• AIM OF THE TASK:
Count the lines below that include the word "newsfeed" and write that number alone.

• GIVEN RECORDS:
━━━━━━━━━━━━━━━━

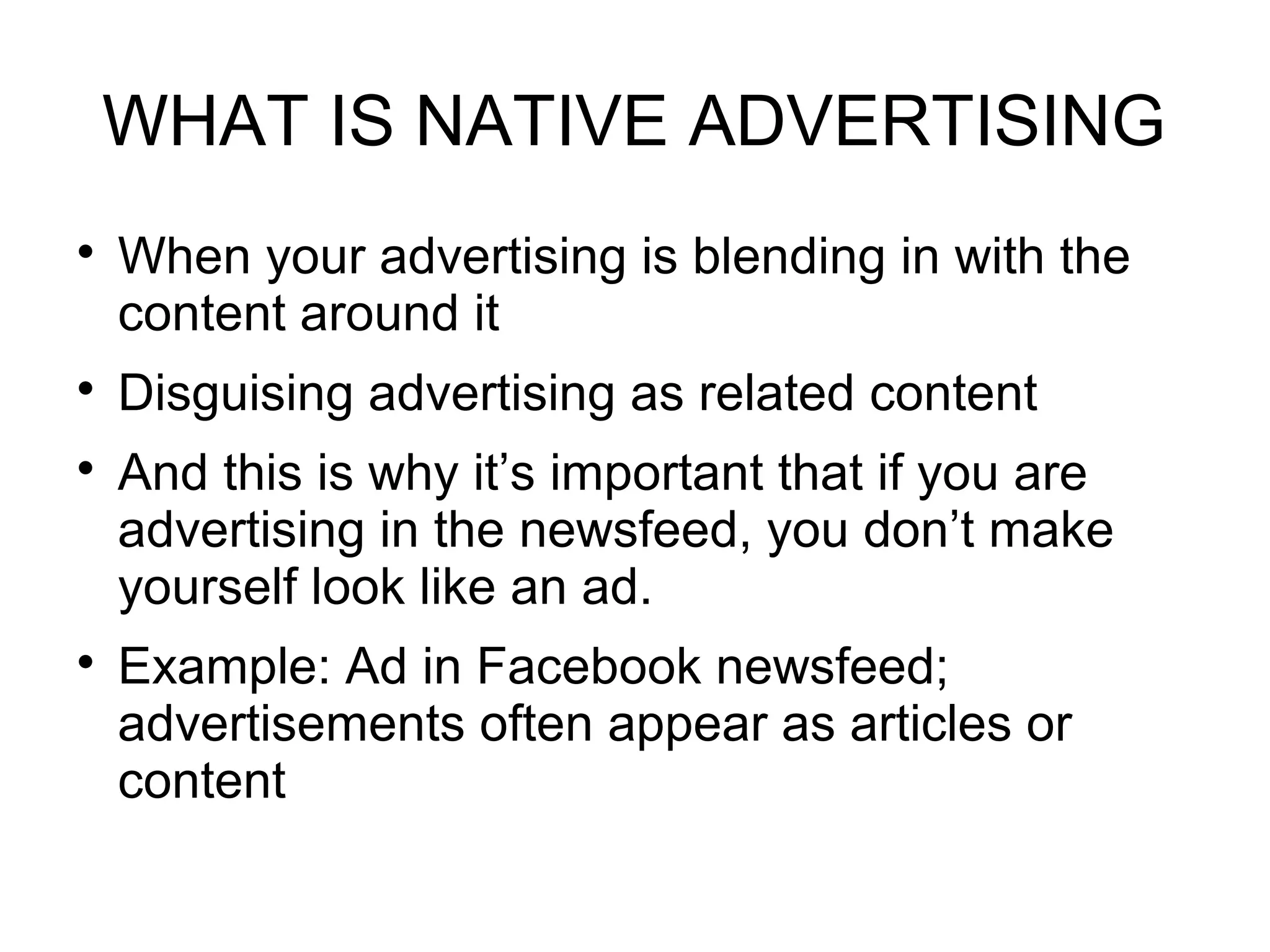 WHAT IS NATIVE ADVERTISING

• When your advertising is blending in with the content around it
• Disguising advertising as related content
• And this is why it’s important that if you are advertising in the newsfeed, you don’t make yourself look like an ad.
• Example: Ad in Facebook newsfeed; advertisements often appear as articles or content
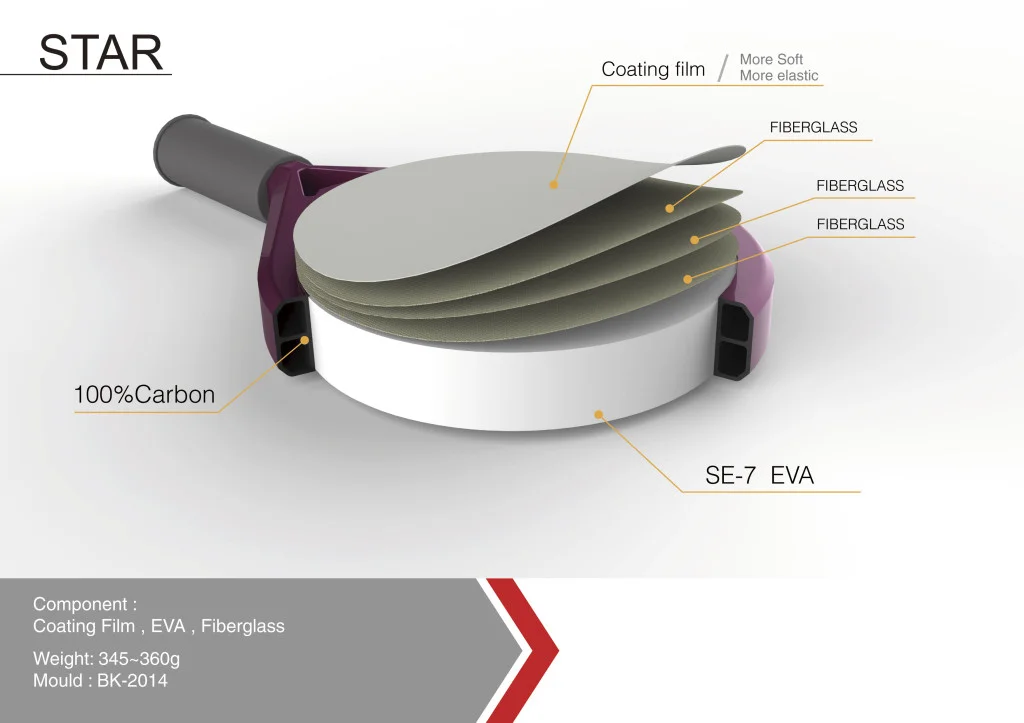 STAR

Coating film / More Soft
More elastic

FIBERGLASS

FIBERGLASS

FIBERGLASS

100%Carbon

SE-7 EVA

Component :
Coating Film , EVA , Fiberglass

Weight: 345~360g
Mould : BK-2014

━━━━━━━━━━━━━━━━

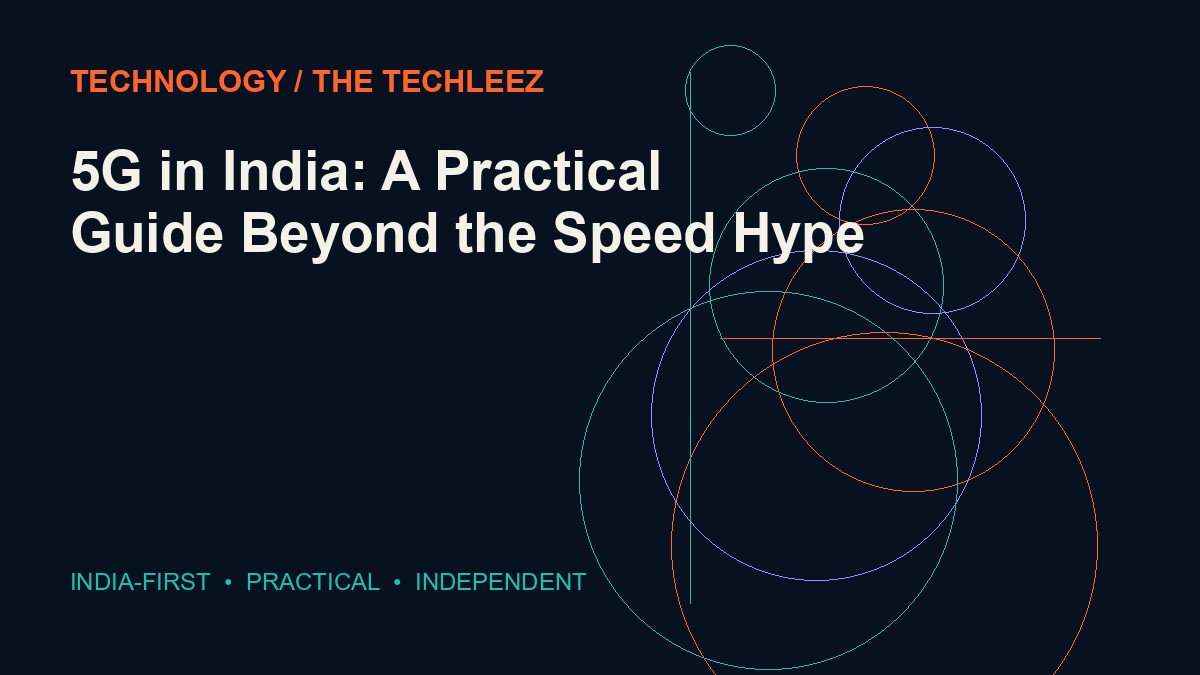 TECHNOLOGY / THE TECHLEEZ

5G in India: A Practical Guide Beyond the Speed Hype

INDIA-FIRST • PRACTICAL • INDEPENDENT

━━━━━━━━━━━━━━━━

• ANSWER SECTION:
2